Metadata-Version: 2.1
Name: w2widget
Version: 0.0.3
Summary: Widget for exploring and sampling words from text data through w2v
Home-page: https://github.com/SODAS-KU/w2widget
Author: Tobias Gårdhus
Author-email: tpg@sodas.ku.dk
Project-URL: Bug Tracker, https://github.com/SODAS-KU/w2widget/issues
Classifier: Programming Language :: Python :: 3
Classifier: License :: OSI Approved :: MIT License
Classifier: Operating System :: OS Independent
Requires-Python: >=3.7
Description-Content-Type: text/markdown
License-File: LICENSE

# w2widget
Widget for exploring and sampling words from text data through word2vec models in order to construct topic dictionaries.

## Package content

The `w2widget` package contains two modules:
- `doc2vec.py`
- `widget.py`

## Examples

In the `widget_example.ipynb` you can play with the widget from pretrained data from [Reuters](http://kdd.ics.uci.edu/databases/reuters21578/reuters21578.html) dataset.

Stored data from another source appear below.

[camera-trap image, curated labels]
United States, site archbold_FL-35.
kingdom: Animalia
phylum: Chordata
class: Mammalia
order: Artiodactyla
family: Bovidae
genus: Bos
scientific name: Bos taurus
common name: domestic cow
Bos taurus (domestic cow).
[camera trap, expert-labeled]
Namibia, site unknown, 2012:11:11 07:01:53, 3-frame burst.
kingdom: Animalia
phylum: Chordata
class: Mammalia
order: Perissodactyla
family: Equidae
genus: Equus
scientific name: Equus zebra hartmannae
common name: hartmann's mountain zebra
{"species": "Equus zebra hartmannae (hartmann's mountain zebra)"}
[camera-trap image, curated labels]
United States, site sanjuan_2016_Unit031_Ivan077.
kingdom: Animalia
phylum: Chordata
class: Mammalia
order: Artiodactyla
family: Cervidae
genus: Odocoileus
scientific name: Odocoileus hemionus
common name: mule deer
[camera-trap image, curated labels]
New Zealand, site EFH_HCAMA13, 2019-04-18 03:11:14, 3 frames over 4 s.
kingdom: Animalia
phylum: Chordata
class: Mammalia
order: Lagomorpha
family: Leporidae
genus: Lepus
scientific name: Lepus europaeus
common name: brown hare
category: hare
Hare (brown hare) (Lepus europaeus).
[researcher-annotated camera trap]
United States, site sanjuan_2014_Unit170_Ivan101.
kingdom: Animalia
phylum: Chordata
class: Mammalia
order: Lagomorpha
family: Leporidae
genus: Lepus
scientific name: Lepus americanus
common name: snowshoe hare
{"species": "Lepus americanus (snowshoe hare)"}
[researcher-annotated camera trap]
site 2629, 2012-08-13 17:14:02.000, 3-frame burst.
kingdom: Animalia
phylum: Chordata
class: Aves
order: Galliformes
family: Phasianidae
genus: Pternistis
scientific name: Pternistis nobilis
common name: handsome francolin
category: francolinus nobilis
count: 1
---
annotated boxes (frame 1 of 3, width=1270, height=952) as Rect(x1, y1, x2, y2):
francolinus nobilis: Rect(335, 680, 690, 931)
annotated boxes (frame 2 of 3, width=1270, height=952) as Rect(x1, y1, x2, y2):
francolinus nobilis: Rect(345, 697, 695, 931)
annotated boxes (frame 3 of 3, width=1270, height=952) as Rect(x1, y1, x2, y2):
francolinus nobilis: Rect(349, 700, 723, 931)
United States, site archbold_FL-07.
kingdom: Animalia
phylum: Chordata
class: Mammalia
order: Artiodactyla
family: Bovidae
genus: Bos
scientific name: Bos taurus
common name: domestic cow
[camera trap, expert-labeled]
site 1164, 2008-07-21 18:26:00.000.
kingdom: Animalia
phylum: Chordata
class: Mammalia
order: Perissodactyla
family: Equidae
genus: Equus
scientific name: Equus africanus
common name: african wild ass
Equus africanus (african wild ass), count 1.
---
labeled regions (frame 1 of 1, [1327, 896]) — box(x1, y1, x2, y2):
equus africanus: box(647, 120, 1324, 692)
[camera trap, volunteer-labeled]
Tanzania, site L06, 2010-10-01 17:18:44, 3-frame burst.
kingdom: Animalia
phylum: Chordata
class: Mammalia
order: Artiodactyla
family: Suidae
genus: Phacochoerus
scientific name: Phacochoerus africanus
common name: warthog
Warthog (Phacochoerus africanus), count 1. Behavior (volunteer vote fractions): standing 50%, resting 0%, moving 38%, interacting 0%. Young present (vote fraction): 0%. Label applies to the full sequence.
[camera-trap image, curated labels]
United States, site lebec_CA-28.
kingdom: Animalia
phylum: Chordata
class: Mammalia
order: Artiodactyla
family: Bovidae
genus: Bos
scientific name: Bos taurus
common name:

If you want to see an example of the data-workflow generating the necessary input, check out `workflow_example.ipynb`.

### Doc2Vec

This module helps with calculating and handling doc2vec. The approach applied is that every document's vector is calculated by taking a weighted (ie. based on inverse frequencies) average of the document's word vectors.

```python
from w2widget.doc2vec import calculate_inverse_frequency, Doc2Vec

# Calculate word weigts from inverse frequency
word_weights = calculate_inverse_frequency(document_tokens)

# Initiate the model
dv_model = Doc2Vec(wv_model, word_weights)

# Add documents and calculated the document vectors
dv_model.add_doc2vec(document_tokens)

# reduce the dimensions
dv_model.reduce_dimensions()

# Store the embeddings
two_dim_doc_embedding = dv_model.TSNE_embedding_array
```

### Widget

This widget module displays the results from:
- A gensim word2vec model,
- it's 2-dimensional embedding (ie. TSNE).
- The custom implemented doc2vec model,
- it's 2-dimensional embedding (ie. TSNE).
- A list of tokenized documents with whitespaces and
- optionally a list of initial search words

```python
from w2widget.widget import Widget

wv_widget = Widget(
    wv_model,
    two_dim_word_embedding,
    tokens_with_ws
    dv_model=None,
    two_dim_doc_embedding=None,
    initial_search_words=[],
)

wv_widget.display_widget()
```

You can save the topics to a `json` file from the widget, or access them from the dictionary stored in `wv_widget.topics`.